The so-called No Oil Producing and Exporting Cartels, or NOPEC, bill was reintroduced by senators Chuck Grassley, a Republican, and Amy Klobuchar, a Democrat, and others on the Judiciary Committee.
If passed by the committee, both chambers of Congress and signed by President Joe Biden, NOPEC would change U.S. antitrust law to revoke the sovereign immunity that has protected OPEC+ members and their national oil companies from lawsuits over price collusion.
Several attempts to pass NOPEC over more than two decades have long worried OPEC’s de facto leader Saudi Arabia, leading Riyadh to lobby hard every time a version of the bill has come up.

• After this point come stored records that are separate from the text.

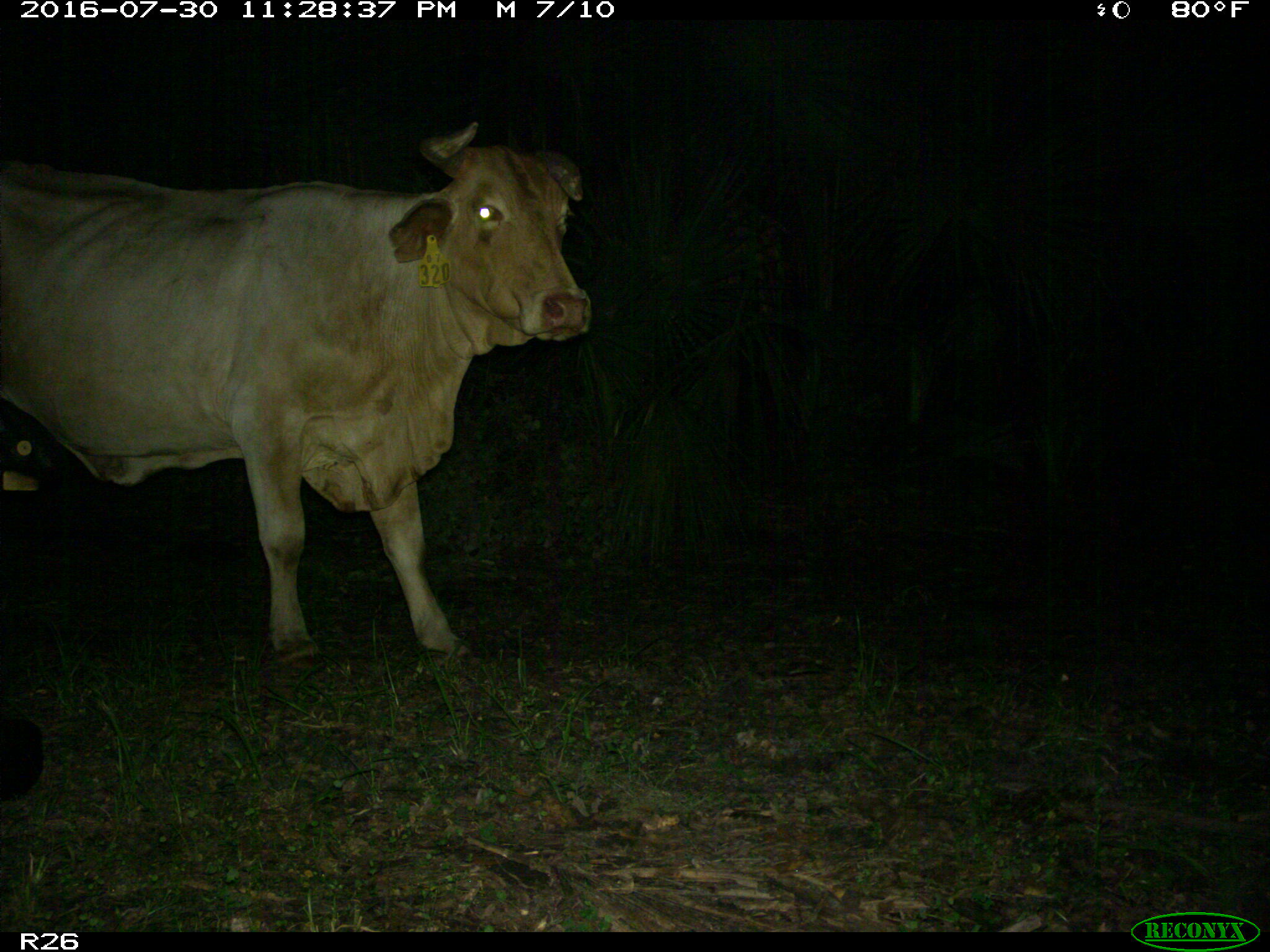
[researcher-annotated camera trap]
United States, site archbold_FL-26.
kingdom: Animalia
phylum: Chordata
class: Mammalia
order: Artiodactyla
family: Bovidae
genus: Bos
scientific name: Bos taurus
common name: domestic cow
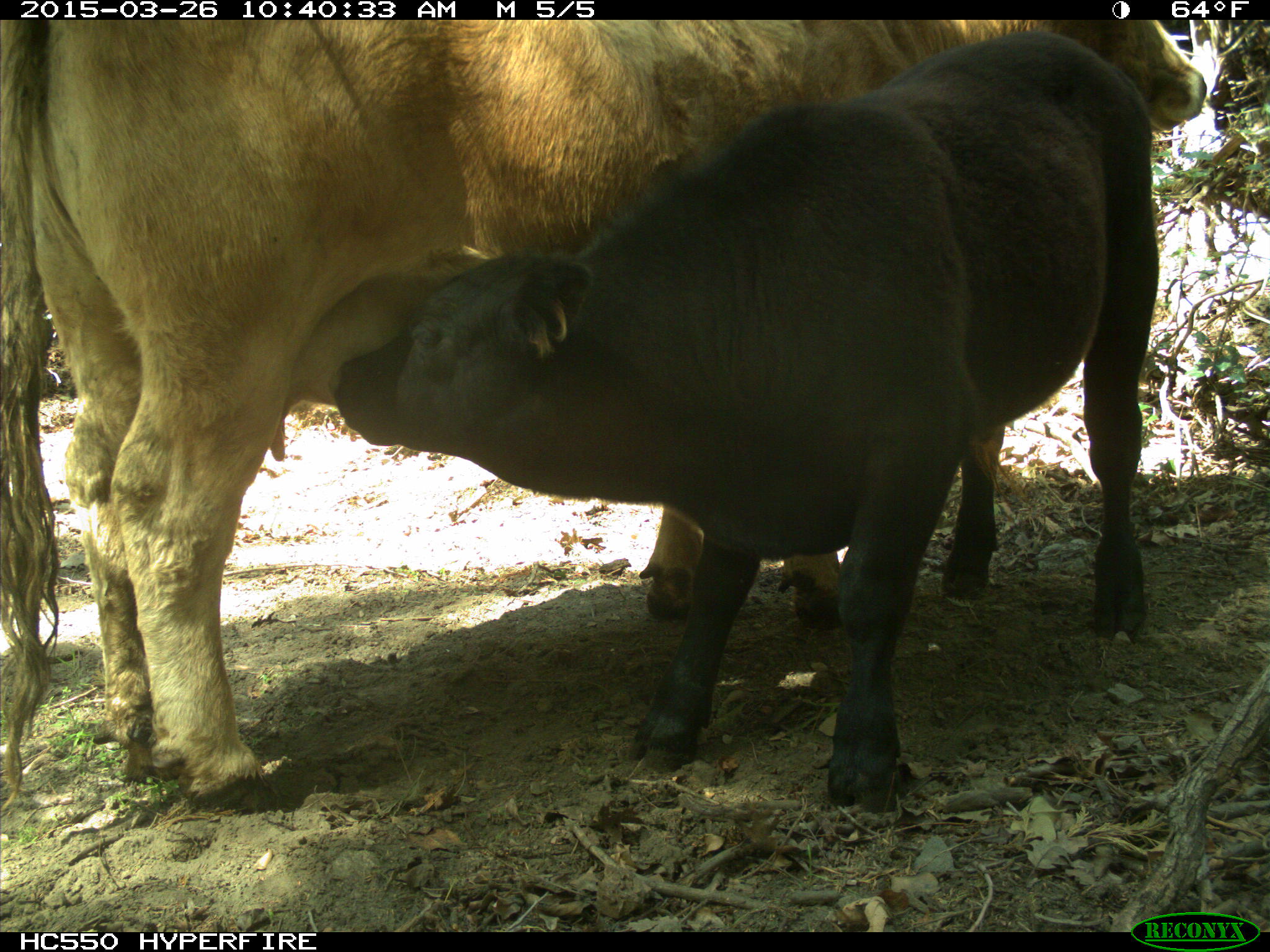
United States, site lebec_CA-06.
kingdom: Animalia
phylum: Chordata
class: Mammalia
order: Artiodactyla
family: Bovidae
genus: Bos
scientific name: Bos taurus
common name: domestic cow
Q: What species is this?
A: Bos taurus (domestic cow).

The bill passed the committee 17-4 last year after the OPEC+ producer group, led by Saudi Arabia and Russia, agreed to cut output by 2 million barrels per day.
“The oil cartel and its member countries need to know that we are committed to stopping their anti-competitive behavior,” said Grassley, a supporter of the corn-based ethanol fuel industry.
Added Klobuchar: “Current law has made the Justice Department powerless to stop the 13 largest oil-producing countries from manipulating prices and driving up costs.”
OPEC has continued with the 2 million bpd cut, setting a floor on global oil prices, with the international benchmark trading around $82.60 per barrel on Wednesday. [O/R]
Russia has said it is cutting output by 500,000 bpd in March after the Group of Seven nations, the EU and Australia placed a $60 barrel cap on prices of Russia’s sea-borne exports in response to its war in Ukraine.
OPEC has not indicated it will boost output, with an Angola official telling Reuters in Houston at the CERAWeek conference there is no need to make up the difference from the Russian reduction.